▶ **ФРАГМЕНТ СТРАНИЦЫ**
Это «перед Тобой» предстает здесь в своей обнаженности, причем как суть и смысл всякой отдельной вины, в которой мы пребываем. Тем самым эта отдельная вина не остается чем-то несущественным. Все, что свершается в отдельных действиях людей — от действия Пилата до действия Иуды, — является отторжением милости Божьей. Творимое людьми выступает здесь во всем своем значении, поскольку творится по отношению к Богу. Все наше познание зла зависит от того, что мы должны познать, что человек обвинен в нанесении обиды Богу. Мы в состоянии увидеть свою бесконечную вину перед Богом — Богом, который стал человеком. Когда мы виновны перед человеком, нам автоматически напоминается вина перед этим человеком. Ведь всякий человек, которого мы обижаем и мучим, является одним из тех, кого Иисус Христос назвал своими братьями. И то, что мы свершим по отношению к конкретному человеку, мы свершим по отношению к Богу.

[Сохранённые записи]
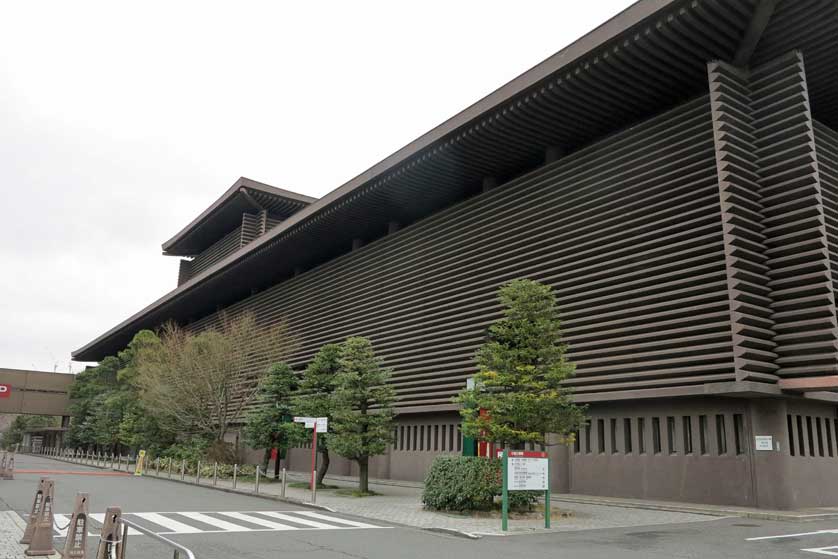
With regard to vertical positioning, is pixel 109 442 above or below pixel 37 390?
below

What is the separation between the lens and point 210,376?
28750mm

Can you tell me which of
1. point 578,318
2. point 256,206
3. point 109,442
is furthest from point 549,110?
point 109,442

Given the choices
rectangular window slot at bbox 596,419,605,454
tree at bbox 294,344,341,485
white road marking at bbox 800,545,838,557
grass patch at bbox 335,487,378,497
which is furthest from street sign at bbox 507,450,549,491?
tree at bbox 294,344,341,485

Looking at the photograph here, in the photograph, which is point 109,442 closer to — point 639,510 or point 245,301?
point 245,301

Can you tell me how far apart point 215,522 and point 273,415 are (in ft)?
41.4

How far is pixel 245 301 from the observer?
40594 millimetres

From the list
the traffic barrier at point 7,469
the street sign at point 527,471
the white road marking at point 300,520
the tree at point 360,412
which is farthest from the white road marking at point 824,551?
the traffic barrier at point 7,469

▶ **ЗАДАНИЯ**
[a] Переведите на английский язык предложение из фрагмента о вине перед Богом: «Тем самым эта отдельная вина не остается чем-то несущественным».
[b] Допишите продолжение фрагмента о вине перед Богом, начиная после его последнего предложения.

▶ **ОТВЕТЫ К ЗАДАНИЯМ**
[a] Thus this particular guilt does not remain something insignificant.

[b]
В жизни Иисуса и в истории его жизни просто развертывается жизнь человеческая. Подумайте о великих произведениях христианского искусства, о видении страждущего на кресте у Грюневальда и о менее одаренных изображениях так называемого страстного пути, вдохновленных католическим благочестием. Все это человек в его муке, постепенно, от ступени к ступени нисходящий к испытанию распятием и, наконец, смертью. Однако при таком взгляде это не просто человек в его несовершенстве, который, как смертное существо, претерпевает муки потому, что он не Бог. Ведь образ страждущего Иисуса есть образ осужденного и наказанного. Уже с самого начала страдание Иисуса обусловлено становящейся в конце концов очевидной юридической акцией его народа. Они видят в нем мнимого мессию, отличающегося от того, кого они ждут, и потому они в состоянии лишь противиться его требованиям. Подумайте о поведении фарисеев вплоть до поведения в высшем совете — они выносят приговор. Этот приговор представлен мирскому судье и исполнен Пилатом. В Евангелиях упор сделан как раз на эту юридическую акцию. Иисус — это обвиненный, осужденный и наказанный. В этой юридической акции обнаруживается бунт человека против Бога.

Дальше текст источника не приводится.